━━━━━ Available records

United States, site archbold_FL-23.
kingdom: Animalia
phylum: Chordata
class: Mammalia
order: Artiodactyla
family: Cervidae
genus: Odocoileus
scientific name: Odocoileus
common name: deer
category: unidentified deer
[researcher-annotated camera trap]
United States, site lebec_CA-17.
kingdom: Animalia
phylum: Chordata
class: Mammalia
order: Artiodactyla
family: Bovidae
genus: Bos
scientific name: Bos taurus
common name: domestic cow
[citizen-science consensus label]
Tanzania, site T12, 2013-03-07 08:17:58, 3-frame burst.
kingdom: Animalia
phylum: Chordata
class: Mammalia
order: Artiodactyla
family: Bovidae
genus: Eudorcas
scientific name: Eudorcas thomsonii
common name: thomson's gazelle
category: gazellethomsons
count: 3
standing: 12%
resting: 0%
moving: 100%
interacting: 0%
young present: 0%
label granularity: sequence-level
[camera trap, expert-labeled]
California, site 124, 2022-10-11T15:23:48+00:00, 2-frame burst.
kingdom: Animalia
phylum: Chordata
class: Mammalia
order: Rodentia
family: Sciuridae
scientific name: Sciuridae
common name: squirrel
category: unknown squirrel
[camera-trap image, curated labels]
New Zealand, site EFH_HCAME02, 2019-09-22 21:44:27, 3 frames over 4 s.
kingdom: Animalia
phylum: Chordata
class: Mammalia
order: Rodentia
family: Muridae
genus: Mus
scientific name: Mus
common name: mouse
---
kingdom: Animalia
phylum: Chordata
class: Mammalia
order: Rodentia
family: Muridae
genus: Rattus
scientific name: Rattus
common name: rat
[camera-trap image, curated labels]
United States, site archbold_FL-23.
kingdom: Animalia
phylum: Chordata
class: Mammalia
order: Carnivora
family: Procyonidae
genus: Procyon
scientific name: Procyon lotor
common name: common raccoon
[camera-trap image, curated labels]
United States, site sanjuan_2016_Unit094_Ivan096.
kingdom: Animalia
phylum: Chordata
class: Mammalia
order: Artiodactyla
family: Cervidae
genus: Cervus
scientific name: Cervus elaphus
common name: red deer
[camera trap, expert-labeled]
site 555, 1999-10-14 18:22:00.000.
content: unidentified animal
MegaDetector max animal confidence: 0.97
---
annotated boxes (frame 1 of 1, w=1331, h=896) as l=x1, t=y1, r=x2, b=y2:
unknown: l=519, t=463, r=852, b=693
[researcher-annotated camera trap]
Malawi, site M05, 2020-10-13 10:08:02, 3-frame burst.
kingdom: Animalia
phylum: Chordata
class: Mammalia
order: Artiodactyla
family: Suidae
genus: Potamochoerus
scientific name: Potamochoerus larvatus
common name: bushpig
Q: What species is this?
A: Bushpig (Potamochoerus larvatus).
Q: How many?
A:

━━━━━━━━━━

# Task details:
Please copy the entire listing, leaving each line exactly as written.

# Task result:
United States, site archbold_FL-23.
kingdom: Animalia
phylum: Chordata
class: Mammalia
order: Artiodactyla
family: Cervidae
genus: Odocoileus
scientific name: Odocoileus
common name: deer
category: unidentified deer
[researcher-annotated camera trap]
United States, site lebec_CA-17.
kingdom: Animalia
phylum: Chordata
class: Mammalia
order: Artiodactyla
family: Bovidae
genus: Bos
scientific name: Bos taurus
common name: domestic cow
[citizen-science consensus label]
Tanzania, site T12, 2013-03-07 08:17:58, 3-frame burst.
kingdom: Animalia
phylum: Chordata
class: Mammalia
order: Artiodactyla
family: Bovidae
genus: Eudorcas
scientific name: Eudorcas thomsonii
common name: thomson's gazelle
category: gazellethomsons
count: 3
standing: 12%
resting: 0%
moving: 100%
interacting: 0%
young present: 0%
label granularity: sequence-level
[camera trap, expert-labeled]
California, site 124, 2022-10-11T15:23:48+00:00, 2-frame burst.
kingdom: Animalia
phylum: Chordata
class: Mammalia
order: Rodentia
family: Sciuridae
scientific name: Sciuridae
common name: squirrel
category: unknown squirrel
[camera-trap image, curated labels]
New Zealand, site EFH_HCAME02, 2019-09-22 21:44:27, 3 frames over 4 s.
kingdom: Animalia
phylum: Chordata
class: Mammalia
order: Rodentia
family: Muridae
genus: Mus
scientific name: Mus
common name: mouse
---
kingdom: Animalia
phylum: Chordata
class: Mammalia
order: Rodentia
family: Muridae
genus: Rattus
scientific name: Rattus
common name: rat
[camera-trap image, curated labels]
United States, site archbold_FL-23.
kingdom: Animalia
phylum: Chordata
class: Mammalia
order: Carnivora
family: Procyonidae
genus: Procyon
scientific name: Procyon lotor
common name: common raccoon
[camera-trap image, curated labels]
United States, site sanjuan_2016_Unit094_Ivan096.
kingdom: Animalia
phylum: Chordata
class: Mammalia
order: Artiodactyla
family: Cervidae
genus: Cervus
scientific name: Cervus elaphus
common name: red deer
[camera trap, expert-labeled]
site 555, 1999-10-14 18:22:00.000.
content: unidentified animal
MegaDetector max animal confidence: 0.97
---
annotated boxes (frame 1 of 1, w=1331, h=896) as l=x1, t=y1, r=x2, b=y2:
unknown: l=519, t=463, r=852, b=693
[researcher-annotated camera trap]
Malawi, site M05, 2020-10-13 10:08:02, 3-frame burst.
kingdom: Animalia
phylum: Chordata
class: Mammalia
order: Artiodactyla
family: Suidae
genus: Potamochoerus
scientific name: Potamochoerus larvatus
common name: bushpig
Q: What species is this?
A: Bushpig (Potamochoerus larvatus).
Q: How many?
A:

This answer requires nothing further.